## Start RECORDS SHOWN

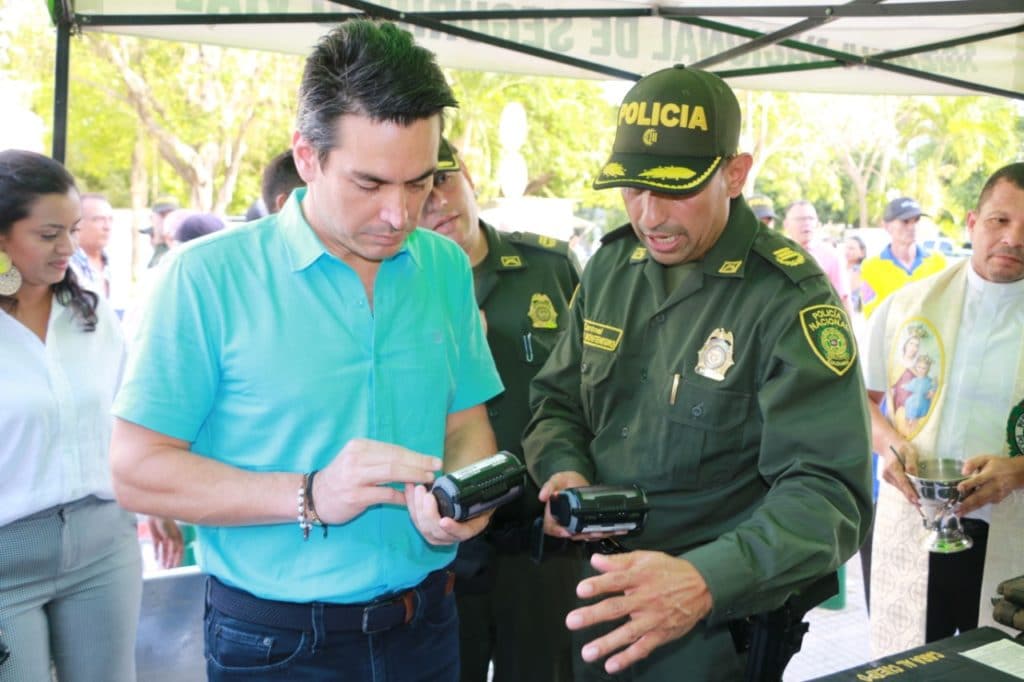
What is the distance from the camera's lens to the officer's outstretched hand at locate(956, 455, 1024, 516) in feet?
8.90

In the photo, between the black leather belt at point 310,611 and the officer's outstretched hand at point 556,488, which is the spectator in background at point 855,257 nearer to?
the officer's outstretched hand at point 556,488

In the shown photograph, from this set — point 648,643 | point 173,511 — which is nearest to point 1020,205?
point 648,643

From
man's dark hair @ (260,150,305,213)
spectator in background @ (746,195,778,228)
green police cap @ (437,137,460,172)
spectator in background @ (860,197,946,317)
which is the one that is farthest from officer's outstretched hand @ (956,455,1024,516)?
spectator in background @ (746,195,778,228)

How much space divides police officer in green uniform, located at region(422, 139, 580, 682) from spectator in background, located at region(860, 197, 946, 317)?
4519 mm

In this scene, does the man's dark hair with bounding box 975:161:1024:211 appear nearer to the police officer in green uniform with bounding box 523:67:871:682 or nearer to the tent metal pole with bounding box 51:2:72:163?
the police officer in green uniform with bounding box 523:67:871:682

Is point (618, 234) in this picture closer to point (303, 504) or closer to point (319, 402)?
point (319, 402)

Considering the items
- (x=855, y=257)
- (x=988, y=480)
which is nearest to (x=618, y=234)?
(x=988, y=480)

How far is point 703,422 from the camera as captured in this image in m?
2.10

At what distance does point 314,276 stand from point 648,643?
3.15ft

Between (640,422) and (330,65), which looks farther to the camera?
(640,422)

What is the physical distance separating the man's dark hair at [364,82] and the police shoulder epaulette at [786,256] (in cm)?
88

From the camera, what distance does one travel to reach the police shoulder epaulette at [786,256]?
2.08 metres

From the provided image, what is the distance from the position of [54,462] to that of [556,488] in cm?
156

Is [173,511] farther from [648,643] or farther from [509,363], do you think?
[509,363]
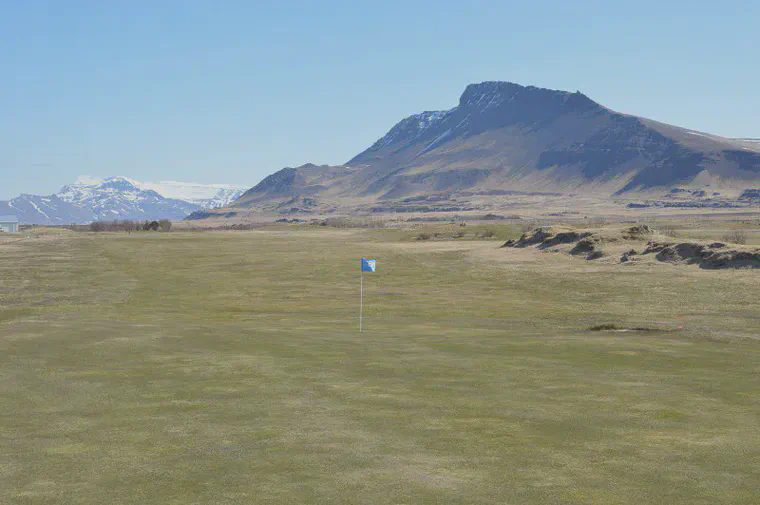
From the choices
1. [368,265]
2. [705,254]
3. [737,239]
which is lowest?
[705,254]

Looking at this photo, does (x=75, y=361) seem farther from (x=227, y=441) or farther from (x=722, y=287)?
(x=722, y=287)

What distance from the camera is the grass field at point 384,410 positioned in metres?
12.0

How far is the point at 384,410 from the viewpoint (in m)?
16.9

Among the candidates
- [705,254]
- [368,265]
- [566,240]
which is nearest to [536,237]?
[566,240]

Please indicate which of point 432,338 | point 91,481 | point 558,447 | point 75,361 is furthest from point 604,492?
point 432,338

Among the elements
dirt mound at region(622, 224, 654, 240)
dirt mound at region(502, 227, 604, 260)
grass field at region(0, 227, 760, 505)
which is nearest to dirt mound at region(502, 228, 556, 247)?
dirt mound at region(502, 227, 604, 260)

## End RECORDS SHOWN

WRITTEN PROBLEM = Reproduce verbatim the part of the items that opens with the line containing "How far is the" and runs through the final line of the items, including both ends.

RESULT BELOW =
How far is the point at 384,410 from the viewpoint (in m)?
16.9

Among the candidates
- [705,254]
- [368,265]
- [566,240]
which is nearest to [536,237]?
[566,240]

Please indicate which of point 432,338 | point 91,481 | point 558,447 | point 75,361 is furthest from point 604,492?
point 432,338

Among the elements
dirt mound at region(622, 224, 654, 240)
dirt mound at region(502, 227, 604, 260)
grass field at region(0, 227, 760, 505)
which is nearest to dirt mound at region(502, 228, 556, 247)?
dirt mound at region(502, 227, 604, 260)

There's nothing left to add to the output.